The FASB also recently issued SFAS No. 144, “Accounting for the Impairment or Disposal of Long-Lived Assets" , applicable to financial
statements issued for fiscal years beginning after December 15, 2001. The FASB’s new rules on asset impairment supersede SFAS No. 121,
“Accounting for the Impairment of Long-Lived Assets and for Long-Lived Assets to Be Disposed Of" , and portions of Accounting Principles
Bulletin Opinion 30, “Reporting the Results of Operations”. This Standard provides a single accounting model for long-lived assets to be
disposed of and significantly changes the criteria that would have to be met to classify an asset as held-for-sale. Classification as held-for-sale
is an important distinction since such assets are not depreciated and are stated at the lower of fair value and carrying amount. This Standard
also requires expected future operating losses from discontinued operations to be displayed in the period(s) in which the losses are incurred,
rather than as of the measurement date as presently required. The adoption of the provision of this Standard on January 1, 2002 did not have a
material impact on the Company’s financial position or operating results.
In June 2002, the FASB issued SFAS No. 146, “Accounting for Costs Associated with Exit or Disposal Activities”, effective for exit or
disposal activities that are initiated after December 31, 2002. SFAS No. 146 addresses financial accounting and reporting for costs associated
with exit or disposal activities and nullifies Emerging Issues Task Force Issue No. 94-3, “Liability Recognition for Certain Employee
Termination Benefits and Other Costs to Exit an Activity (including Certain Costs Incurred in a Restructuring)” and requires that a liability for
a cost associated with an exit or disposal activity be recognized when the liability is incurred and not at the date of an entity’s commitment to
an exit plan. The adoption of SFAS No. 146 did not have a material impact on its financial position or its results of operations.

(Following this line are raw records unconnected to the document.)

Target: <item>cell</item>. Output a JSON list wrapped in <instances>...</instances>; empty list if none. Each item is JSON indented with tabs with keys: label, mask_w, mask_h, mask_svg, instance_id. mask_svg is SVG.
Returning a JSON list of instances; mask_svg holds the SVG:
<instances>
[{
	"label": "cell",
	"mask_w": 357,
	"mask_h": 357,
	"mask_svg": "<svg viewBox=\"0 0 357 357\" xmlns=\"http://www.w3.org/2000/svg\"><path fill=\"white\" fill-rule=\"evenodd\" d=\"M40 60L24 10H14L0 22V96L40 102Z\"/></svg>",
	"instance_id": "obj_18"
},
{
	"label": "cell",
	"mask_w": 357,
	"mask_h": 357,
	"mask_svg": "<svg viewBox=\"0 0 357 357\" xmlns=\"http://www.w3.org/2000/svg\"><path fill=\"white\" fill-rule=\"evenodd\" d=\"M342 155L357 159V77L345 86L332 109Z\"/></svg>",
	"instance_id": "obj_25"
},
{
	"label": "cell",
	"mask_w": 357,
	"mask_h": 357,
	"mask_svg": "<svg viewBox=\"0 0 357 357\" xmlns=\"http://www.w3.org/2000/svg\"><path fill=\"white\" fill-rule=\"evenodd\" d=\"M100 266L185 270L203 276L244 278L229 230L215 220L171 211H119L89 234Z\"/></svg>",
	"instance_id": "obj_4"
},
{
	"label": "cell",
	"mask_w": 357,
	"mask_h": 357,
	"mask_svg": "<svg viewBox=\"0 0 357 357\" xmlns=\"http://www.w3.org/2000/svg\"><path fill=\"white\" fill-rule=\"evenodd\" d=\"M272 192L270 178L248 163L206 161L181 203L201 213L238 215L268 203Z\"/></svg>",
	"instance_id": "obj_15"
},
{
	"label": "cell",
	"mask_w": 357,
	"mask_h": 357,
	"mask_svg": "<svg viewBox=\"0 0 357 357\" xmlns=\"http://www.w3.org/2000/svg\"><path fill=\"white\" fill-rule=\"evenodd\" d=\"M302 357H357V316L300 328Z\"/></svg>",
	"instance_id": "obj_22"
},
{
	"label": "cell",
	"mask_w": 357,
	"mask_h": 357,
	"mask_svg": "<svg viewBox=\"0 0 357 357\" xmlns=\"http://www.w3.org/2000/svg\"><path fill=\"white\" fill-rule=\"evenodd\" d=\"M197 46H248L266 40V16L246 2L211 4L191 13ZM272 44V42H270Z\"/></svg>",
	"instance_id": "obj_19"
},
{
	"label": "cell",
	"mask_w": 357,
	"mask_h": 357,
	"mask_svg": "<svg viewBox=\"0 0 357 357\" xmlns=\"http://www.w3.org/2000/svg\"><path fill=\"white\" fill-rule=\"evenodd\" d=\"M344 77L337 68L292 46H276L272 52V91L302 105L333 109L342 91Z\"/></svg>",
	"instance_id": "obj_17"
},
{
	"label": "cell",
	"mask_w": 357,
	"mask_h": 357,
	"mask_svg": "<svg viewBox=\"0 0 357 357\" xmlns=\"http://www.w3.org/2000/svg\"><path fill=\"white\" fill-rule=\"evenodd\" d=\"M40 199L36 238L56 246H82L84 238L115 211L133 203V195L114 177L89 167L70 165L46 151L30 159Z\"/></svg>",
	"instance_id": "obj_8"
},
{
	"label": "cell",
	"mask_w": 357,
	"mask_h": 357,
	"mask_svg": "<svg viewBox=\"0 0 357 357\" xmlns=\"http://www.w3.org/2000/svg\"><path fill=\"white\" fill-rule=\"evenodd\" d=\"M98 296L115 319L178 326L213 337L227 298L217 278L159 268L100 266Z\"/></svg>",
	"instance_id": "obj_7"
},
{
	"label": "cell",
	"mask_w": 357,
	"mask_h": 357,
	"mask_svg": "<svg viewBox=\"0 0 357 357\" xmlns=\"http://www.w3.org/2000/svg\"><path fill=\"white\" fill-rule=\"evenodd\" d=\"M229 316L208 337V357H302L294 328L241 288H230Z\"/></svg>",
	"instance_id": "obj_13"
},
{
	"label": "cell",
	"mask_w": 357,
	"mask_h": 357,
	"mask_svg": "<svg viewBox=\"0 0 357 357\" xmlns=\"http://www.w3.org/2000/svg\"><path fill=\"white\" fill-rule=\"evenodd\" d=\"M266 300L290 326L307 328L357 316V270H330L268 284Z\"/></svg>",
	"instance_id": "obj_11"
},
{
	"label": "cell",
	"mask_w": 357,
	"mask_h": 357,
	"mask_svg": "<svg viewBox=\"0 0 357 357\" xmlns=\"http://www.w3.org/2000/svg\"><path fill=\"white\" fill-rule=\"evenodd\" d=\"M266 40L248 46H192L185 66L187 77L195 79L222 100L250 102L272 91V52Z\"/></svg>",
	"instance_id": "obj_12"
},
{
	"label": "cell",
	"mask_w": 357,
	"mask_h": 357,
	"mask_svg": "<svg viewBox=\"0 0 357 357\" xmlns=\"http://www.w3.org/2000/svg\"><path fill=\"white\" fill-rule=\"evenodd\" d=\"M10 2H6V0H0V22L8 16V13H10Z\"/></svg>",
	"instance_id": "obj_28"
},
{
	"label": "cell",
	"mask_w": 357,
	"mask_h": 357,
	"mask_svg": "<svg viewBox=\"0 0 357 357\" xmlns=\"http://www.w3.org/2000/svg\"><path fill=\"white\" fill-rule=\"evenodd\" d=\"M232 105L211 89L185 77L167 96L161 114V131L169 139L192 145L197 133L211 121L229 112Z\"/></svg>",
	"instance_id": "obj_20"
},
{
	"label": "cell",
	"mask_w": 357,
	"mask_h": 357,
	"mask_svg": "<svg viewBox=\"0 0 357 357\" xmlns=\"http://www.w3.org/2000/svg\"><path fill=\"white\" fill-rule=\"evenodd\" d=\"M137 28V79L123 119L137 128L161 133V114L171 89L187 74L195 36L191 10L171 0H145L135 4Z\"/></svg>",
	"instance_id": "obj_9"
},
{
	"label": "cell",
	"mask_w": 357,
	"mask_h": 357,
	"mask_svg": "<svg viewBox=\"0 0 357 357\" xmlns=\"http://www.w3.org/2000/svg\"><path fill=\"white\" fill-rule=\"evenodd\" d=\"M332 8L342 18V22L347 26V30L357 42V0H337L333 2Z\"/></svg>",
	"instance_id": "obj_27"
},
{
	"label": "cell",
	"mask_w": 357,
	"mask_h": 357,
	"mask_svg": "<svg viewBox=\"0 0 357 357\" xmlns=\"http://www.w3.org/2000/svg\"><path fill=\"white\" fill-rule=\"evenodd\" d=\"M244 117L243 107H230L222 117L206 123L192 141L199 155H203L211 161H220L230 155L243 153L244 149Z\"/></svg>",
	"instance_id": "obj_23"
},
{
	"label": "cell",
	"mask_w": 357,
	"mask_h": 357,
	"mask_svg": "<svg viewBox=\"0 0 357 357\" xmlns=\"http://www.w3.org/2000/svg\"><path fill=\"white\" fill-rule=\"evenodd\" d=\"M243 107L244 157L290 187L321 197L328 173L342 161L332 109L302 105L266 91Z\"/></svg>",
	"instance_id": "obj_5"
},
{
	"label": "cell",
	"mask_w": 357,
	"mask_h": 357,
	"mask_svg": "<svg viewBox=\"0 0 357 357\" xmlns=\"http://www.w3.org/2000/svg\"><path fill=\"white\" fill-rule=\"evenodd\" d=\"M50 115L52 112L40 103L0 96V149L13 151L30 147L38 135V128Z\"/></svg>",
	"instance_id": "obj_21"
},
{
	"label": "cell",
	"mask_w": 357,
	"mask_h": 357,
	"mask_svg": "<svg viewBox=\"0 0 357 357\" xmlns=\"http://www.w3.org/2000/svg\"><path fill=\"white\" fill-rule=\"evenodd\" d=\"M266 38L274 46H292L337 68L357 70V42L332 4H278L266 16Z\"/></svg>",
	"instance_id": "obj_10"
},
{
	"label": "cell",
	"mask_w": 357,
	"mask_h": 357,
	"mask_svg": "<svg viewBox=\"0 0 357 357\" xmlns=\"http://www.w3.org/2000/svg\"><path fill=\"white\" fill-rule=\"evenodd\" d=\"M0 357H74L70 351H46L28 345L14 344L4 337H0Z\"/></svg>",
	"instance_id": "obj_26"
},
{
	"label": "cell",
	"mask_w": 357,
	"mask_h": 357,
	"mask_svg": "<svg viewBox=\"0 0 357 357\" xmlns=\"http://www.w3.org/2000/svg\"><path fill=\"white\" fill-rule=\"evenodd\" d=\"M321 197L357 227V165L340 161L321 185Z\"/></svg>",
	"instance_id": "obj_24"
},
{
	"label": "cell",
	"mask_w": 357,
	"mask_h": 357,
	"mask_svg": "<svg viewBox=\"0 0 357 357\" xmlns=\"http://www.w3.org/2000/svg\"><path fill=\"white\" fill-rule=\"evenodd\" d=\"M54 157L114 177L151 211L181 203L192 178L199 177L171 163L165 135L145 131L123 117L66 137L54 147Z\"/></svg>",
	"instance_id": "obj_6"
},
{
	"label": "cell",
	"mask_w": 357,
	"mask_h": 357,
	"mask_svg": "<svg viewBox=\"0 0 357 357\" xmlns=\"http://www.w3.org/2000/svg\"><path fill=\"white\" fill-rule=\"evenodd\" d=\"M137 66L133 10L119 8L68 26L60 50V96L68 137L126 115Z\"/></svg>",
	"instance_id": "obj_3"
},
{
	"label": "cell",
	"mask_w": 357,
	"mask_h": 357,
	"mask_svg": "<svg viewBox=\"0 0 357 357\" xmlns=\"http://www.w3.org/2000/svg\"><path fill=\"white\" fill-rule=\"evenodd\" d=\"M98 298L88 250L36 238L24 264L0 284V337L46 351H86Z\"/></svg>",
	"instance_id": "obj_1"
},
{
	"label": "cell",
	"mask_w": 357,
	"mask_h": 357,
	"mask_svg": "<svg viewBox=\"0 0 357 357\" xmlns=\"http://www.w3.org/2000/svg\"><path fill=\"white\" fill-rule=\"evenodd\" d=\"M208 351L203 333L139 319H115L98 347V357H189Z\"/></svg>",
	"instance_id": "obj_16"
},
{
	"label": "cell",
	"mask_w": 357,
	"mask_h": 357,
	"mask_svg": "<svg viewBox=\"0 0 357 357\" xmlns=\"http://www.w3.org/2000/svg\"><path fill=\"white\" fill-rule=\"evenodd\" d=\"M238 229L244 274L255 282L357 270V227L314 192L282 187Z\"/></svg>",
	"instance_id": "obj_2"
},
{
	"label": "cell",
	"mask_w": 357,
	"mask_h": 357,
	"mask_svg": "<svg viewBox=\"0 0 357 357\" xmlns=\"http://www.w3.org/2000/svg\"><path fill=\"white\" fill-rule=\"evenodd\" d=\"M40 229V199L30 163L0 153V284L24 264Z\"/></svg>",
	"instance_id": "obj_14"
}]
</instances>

In December 2002, the FASB issued SFAS No. 148, “Accounting for Stock-Based Compensation – Transition and Disclosure, an
Amendment of FASB Statement No. 123”. This statement amends SFAS No. 123, “Accounting for Stock-Based Compensation”, to provide
alternative methods of transition for a voluntary change to the fair value based method of accounting for stock-based employee compensation.
In addition, this Statement amends the disclosure requirement of SFAS No. 123 to require prominent disclosure in both annual and interim
financial statements about the method of accounting for stock-based employee compensation and the effect of the method used on reported
results. The Company adopted this statement in December 2002 and its adoption did not have a material impact on its financial position or
results of operations.
In May 2003, the FASB issued SFAS No. 150, “Accounting for Certain Financial Instruments with Characteristics of both Liabilities and
Equity,” effective for financial instruments entered into or modified after May 31, 2003, and otherwise is effective as of July 1, 2003. The
adoption of SFAS No. 150 did not have a material impact on the financial position or the results of operations of the Company.
In January 2003, the FASB issued FASB Interpretation No. (“FIN”) 46, “Consolidation of Variable Interest Entities,” which was originally
effective on July 1, 2003. In December 2003, the FASB deferred the effective date for applying the provisions of FIN 46 to March 31, 2004 for
interests held by public companies in variable interest entities or potential variable entities created before February 1, 2003. The Company has
completed its evaluation of the provisions of FIN 46 and does not have any significant interests in variable interest entities. Accordingly, the
adoption of FIN 46 did not have a material impact on the financial position or the results of operations of the Company.